Tous les centres indiqués sur la carte ne sont pas encore opérationnels. En Suisse romande qui doit fournir 1 280 places d’hébergement en tout, les centres de Vallorbe (Vaud), Boudry (Neuchâtel), Giffers (Fribourg) et celui des Verrières (Neuchâtel) fonctionnent mais à Genève le projet de centre d’attente et de départ au Grand-Saconnex (260 requérants d’asile déboutés) pourrait ne pas aboutir comme prévu en 2022 car les oppositions au projet s’intensifient.

 

Une procédure menée tambour battant

 

Les personnes déposant leur demande d’asile aux aéroports de Genève et de Zurich sont soumises à une procédure très similaire à la précédente avec quelques nouveaux aménagements (I). Les autres personnes qui souhaitent déposer une demande d’asile en Suisse après avoir traversé la frontière sont soumises à une nouvelle procédure rapide qui décidera de leur avenir en moins de 5 mois pour la plupart d’entre eux. Les nouveautés principales de la nouvelle procédure d’asile sont:

 

  • l’augmentation importante de la capacité d’hébergement dans les Centres fédéraux de procédure d’asile (CFA) à 5 000 places,
  • la réunion de la plupart des intervenants (personnels du SEM, juristes, interprètes) pratiquement sous le même toit,
  • la durée allongée de la rétention maximale dans les centres de 140 jours (au lieu de 90 jours),
  • l’enchaînement plus rapide des tâches procédurales,
  • la réduction importante des délais de recours concernant une partie importante des requérants d’asile de 30 à 7 jours compensée par
  • un conseil aux requérants d’asile dès le début de la procédure et une assistance juridique gratuite mais pas toujours.  

 

Voici une explication de la nouvelle procédure, réalisée par l’ Entraide Protestante Suisse (EPER) (II).

 

 

Mieux qu’avant?

 

Selon Aldo Brina, le point le plus positif de la nouvelle procédure est certainement l’accès au conseil juridique dès l’arrivée de la personne dans un centre. Cela permet aux requérants de recevoir une information complète sur le déroulement de la procédure et sur les différentes issues possibles.

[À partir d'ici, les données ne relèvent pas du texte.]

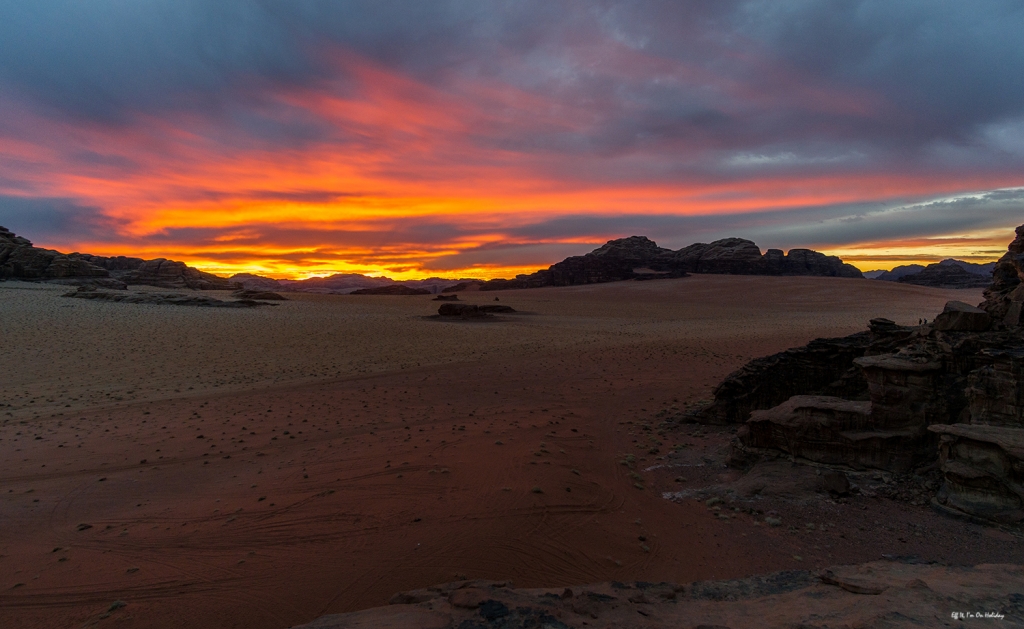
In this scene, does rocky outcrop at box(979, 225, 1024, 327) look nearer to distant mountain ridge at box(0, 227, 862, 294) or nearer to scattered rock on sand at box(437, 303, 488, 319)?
scattered rock on sand at box(437, 303, 488, 319)

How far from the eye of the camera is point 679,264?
317 feet

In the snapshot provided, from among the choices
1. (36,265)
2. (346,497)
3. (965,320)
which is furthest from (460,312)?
(36,265)

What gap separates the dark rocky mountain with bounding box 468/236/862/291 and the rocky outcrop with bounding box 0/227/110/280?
2475 inches

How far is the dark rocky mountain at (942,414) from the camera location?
5.80 meters

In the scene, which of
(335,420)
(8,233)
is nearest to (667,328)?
(335,420)

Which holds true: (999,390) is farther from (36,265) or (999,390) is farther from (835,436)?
(36,265)

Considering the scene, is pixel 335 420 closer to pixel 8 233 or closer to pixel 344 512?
pixel 344 512

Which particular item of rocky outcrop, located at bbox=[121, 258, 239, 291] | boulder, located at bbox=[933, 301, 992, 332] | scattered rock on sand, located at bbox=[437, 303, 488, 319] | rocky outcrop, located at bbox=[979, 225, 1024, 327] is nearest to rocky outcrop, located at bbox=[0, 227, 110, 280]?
rocky outcrop, located at bbox=[121, 258, 239, 291]

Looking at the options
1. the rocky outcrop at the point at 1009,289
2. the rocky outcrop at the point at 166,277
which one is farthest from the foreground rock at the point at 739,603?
the rocky outcrop at the point at 166,277

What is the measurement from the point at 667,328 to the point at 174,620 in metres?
29.9

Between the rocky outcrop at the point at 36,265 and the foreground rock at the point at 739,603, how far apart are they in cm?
6745

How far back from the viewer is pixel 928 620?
10.5 feet

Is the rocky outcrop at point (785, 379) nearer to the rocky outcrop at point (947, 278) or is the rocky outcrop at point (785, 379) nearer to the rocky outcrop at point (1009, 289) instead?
the rocky outcrop at point (1009, 289)

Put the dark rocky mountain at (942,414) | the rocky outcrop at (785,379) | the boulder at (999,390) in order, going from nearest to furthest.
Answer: the dark rocky mountain at (942,414), the boulder at (999,390), the rocky outcrop at (785,379)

Une autre nouveauté de taille réside dans la possibilité pour les requérants de bénéficier d’une représentation juridique gratuite jusqu’à la décision de première instance et tant que la personne se trouve encore dans un CFA. Elle ne bénéficiera que rarement aux personnes dont les situations sont plus complexes et qui sont placées en procédure étendues, attribuées à un canton. Elle ne bénéficiera pas non plus à une personne qui choisirait un représentant juridique externe au système ce qui peut arriver si le mandataire attribué d’office refuse de recourir parce qu’il considère le recours voué à l’échec ce qui arrive souvent.

Les défauts du système d’assistance juridique au rabais se font déjà sentir et soulèvent de nombreuses critiques. L’article de Marie Villeumier “Asile: une protection juridique gratuite et controversée” (pour Swissinfo.ch) analyse les failles du nouveau système et explique pourquoi deux systèmes d’assistance juridique aux requérants d’asile – l’un soutenu par la Confédération, l’autre totalement indépendant – vont travailler en parallèle.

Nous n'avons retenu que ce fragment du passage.